### APPLY WHAT YOU READ
a - Condense the paragraph of the Vesper film review that begins "Will anyone care if Vesper achieves her goal?" into a shorter version that keeps its main points.
b - Write a continuation of the Vesper film review that starts after its final sentence.

==== PASSAGE ====

Can Camellia help them escape this hell? Can Vesper unlock the seeds and end world hunger? Will Jonas let us find out if either is possible before barging in to take both women under his domineering control? These are the big questions looming above the film while smaller ones dealing with the dynamic between parents and children (Buozyte and Samper dedicate Vesper to their “mothers and fathers”) unfold on the ground courtesy of strong character development. There’s a constant comparison point between Darius and Jonas and how they protect and use their children respectively. Add Camellia’s father Elias (Edmund Dehn) into the fold and the concept of parentage versus ownership comes into focus, exposing mankind’s undying quest for power that forever sacrifices future sustainability for present comfort.
Will anyone care if Vesper achieves her goal? Why use her discovery for the betterment of everyone when greed and opportunism could position its strength for personal advancement at the expense of the rest? The film becomes a morality tale of sorts as a result with adults proving their worth insofar as possessing a willingness to save or destroy the next generation. And Vesper stands in the middle, still under the belief that people will do the right thing if asked. She sees her uncle as a desperate man whose malice is a byproduct of his circumstances rather than something he relishes. She wants to save everyone no matter the cost of trying—an idealistic fantasy this nightmarish life is soon to expose as an impossibility.

==== DATA FOR REVIEW ====

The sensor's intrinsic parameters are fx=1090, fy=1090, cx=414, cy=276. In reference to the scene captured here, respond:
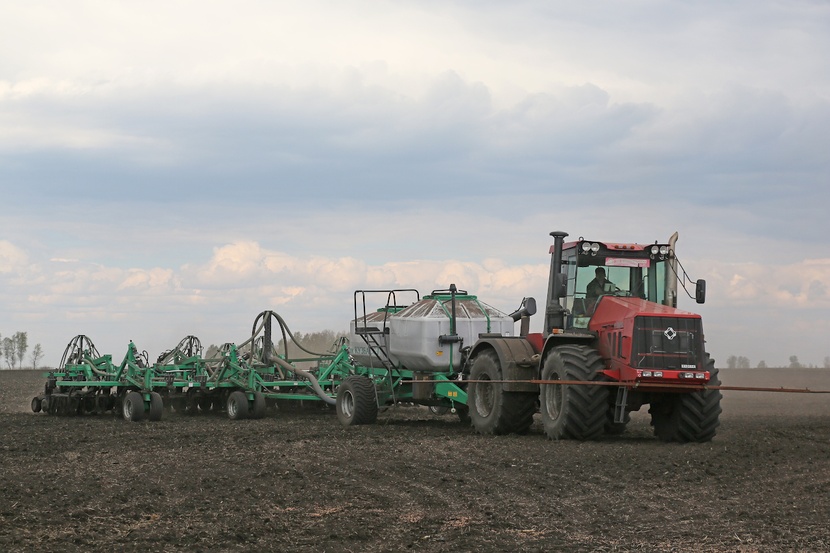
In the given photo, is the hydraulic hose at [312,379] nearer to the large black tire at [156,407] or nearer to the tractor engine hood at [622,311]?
the large black tire at [156,407]

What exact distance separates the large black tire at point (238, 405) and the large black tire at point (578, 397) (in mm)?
9062

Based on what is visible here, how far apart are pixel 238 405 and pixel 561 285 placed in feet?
30.4

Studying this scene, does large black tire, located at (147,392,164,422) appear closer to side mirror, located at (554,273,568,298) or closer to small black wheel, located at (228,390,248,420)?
small black wheel, located at (228,390,248,420)

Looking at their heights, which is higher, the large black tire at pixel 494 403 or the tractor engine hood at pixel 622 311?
the tractor engine hood at pixel 622 311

====

### ANSWERS TO THE PROBLEMS
a - The paragraph asks whether anyone will care if Vesper succeeds, and why her discovery would be used for everyone's good when greed could turn it to personal gain. The film thus becomes a kind of morality tale, judging adults by whether they will save or destroy the next generation. Vesper, caught in the middle, still believes people will do the right thing if asked. She sees her uncle's malice as a product of his desperate circumstances, not something he enjoys. She wants to save everyone whatever it costs, an idealistic hope her nightmarish world will soon show to be impossible.

b -
Loved ones must die. If this isn’t a war in the usual sense of the word that’s only because that fight ended long ago. This revolution is therefore fought without intent by those like Elias and Vesper creating new ways to sustain their species without a desire to profit off their discoveries. So don’t expect flashbacks or explanations. The mythology at Vesper‘s back is purely about atmosphere and motivation. Watching the Citadel’s skull-headed soldiers hunt with a mysterious, organic substance that spreads like algae before aerosolizing as a weapon is merely a cool visual set-piece that enhances the mood to let drama shine above action. We don’t even need to know what the giant structures in the mud are. Only that one girl can restart nature despite them.
Some may find themselves disappointed with the lack of that very specific context, but I’d argue learning it would only bog down the runtime and distract from the emotion of watching Vesper exist within its obviously harrowing constraints. Chapman handles it very well, too—her ability to authentically live this sci-fi reality inherently allows us to never question its veracity. All we need to know is that which affects her daily life along with the resonant love and loyalty of family and friends who are willing to give their lives for hers rather than take it to preserve their own. The film zooms in to project humanity’s struggle onto Vesper. With one gust of wind (and some tragic losses), health and prosperity can be hers (and ours) again.
Vesper hits limited release and VOD on September 30.